::: QUOTED TEXT
This is the beach at the end of the road in Haena State Park. Kuhio Highway ends at the parking lot for the beach. The parking lot isn't large so plan to get there early in order to avoid having to park back down the road and hoofing it back to the beach. The beach is beautifully situated with Bali Hai towering overhead marking the start of the spectacular Na Pali coastline. The trailhead for the Kalalau Trail is also here to the left of the parking lot. Not to be missed is the very short hike to the Kaulu Paoa heiau for a glimpse into Hawaii's ancient past.
Tunnels is a spot for snorkeling and swimming on the North Shore because of the extensive reef fairly close-in that protects it from the larger surf that one experiences at some of the other beaches. During high-tide, however, the waves will tend to wash over the reef and warnings and even prohibitions can be posted on this beach. Because of the reef the sand near the water is filled with tiny shells which provides a nice, relaxing, and lazy pastime while on the beach. Ke'e and Haena Beach Park are much more just sand and shells are not as plentiful.
The beach offers a scenic view of Bali Hai and Haena Beach Park towards the west. A walk to the east will take you around a small point from which one can spot ocean turtles (honu) when the light is just right. Beach access is limited as is parking as there is no dedicated parking lot. There is a side street off of Kuhio Highway that is pretty much the only place to park right at the beach. All the parking will be taken by 10am. Otherwise you can park at Haena Beach Park and walk 400 yards to the west to get to Tunnels.
Haena Beach Park
Traveling west on the Kuhio Highway after passing the Hanalei Colony Resort, the first main beach you'll come to is Haena Beach Park. It has a parking area, bathroom facilities, and a grassy park area. It also has a lifeguard tower which can come in handy due to the strong surf that can be experienced here. There's usually a food truck in the parking lot as well which is the only source of prepard foods this side of Hanalei. They make a pretty good shave ice.
::::::
::: DATASET
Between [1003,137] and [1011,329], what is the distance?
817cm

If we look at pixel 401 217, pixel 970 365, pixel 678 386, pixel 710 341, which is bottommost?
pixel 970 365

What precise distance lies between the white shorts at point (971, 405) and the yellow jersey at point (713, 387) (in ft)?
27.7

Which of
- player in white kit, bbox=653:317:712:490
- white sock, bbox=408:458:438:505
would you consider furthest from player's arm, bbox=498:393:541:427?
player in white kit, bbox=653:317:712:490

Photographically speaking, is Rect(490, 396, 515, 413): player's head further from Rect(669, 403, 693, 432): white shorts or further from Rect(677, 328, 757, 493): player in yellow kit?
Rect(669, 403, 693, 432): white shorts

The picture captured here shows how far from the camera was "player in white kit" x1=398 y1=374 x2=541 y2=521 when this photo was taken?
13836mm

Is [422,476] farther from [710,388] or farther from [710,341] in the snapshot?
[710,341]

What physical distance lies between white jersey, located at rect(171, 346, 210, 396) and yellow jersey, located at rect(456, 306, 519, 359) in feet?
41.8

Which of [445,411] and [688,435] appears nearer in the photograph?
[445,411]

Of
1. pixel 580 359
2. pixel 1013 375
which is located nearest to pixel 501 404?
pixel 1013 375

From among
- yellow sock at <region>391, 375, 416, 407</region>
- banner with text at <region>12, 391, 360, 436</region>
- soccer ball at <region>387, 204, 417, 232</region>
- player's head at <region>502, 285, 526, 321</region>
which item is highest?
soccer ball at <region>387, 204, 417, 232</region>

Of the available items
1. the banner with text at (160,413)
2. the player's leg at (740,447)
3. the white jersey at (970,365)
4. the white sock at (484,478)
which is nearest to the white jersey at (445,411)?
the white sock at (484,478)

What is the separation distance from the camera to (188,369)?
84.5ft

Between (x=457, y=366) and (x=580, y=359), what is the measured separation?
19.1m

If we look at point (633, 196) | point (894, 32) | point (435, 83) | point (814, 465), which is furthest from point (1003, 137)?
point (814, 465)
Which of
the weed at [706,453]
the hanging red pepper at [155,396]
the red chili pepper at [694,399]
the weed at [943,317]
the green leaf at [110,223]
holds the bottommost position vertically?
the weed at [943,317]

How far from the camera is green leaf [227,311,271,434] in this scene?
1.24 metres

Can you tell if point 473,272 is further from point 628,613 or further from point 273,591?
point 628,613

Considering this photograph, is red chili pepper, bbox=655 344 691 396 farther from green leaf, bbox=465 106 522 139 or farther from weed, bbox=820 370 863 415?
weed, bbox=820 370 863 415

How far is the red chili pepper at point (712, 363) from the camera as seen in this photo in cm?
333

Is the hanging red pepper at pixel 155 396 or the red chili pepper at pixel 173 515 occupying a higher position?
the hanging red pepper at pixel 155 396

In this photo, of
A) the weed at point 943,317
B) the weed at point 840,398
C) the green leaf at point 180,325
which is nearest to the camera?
::::::
→ INSTRUCTIONS FOR THE TASK
Resume the guide to the North Shore beaches and carry it on from its last sentence.

→ ANSWER BELOW
Maniniholo Dry Cave
Located opposite Haena Beach Park on Kuhio Highway, this large cave was craved out by the strong pounding surf thousands of years ago when this cliffline was right along the coast. Visitors can walk the several yards to the back wall of the cave which is surprisingly well lit by the large opening. Hawaiian legend states that this and the two wet caves in Haena State Park were dug into the cliffside by the goddess Pele as she searched for a home on the North Shore. I guess it would have been a vacation home since her actual home is on the Big Island.
Waikanaloa Wet Cave
Located just east of the parking lot at the end of the Kuhio Highway, this wet cave was craved out by the strong pounding surf thousands of years ago when this cliffline was right along the coast. While visitors can walk into the extent of the Maniniholo Dry Cave, this and the nearby Waikapala'e Wet Cave have deep pools of cool water. Hawaiian legend states that these two wet caves and the Maniniholo Dry Cave were dug into the cliffside by the goddess Pele as she searched for a home on the North Shore. I guess it would have been a vacation home since her actual home is on the Big Island.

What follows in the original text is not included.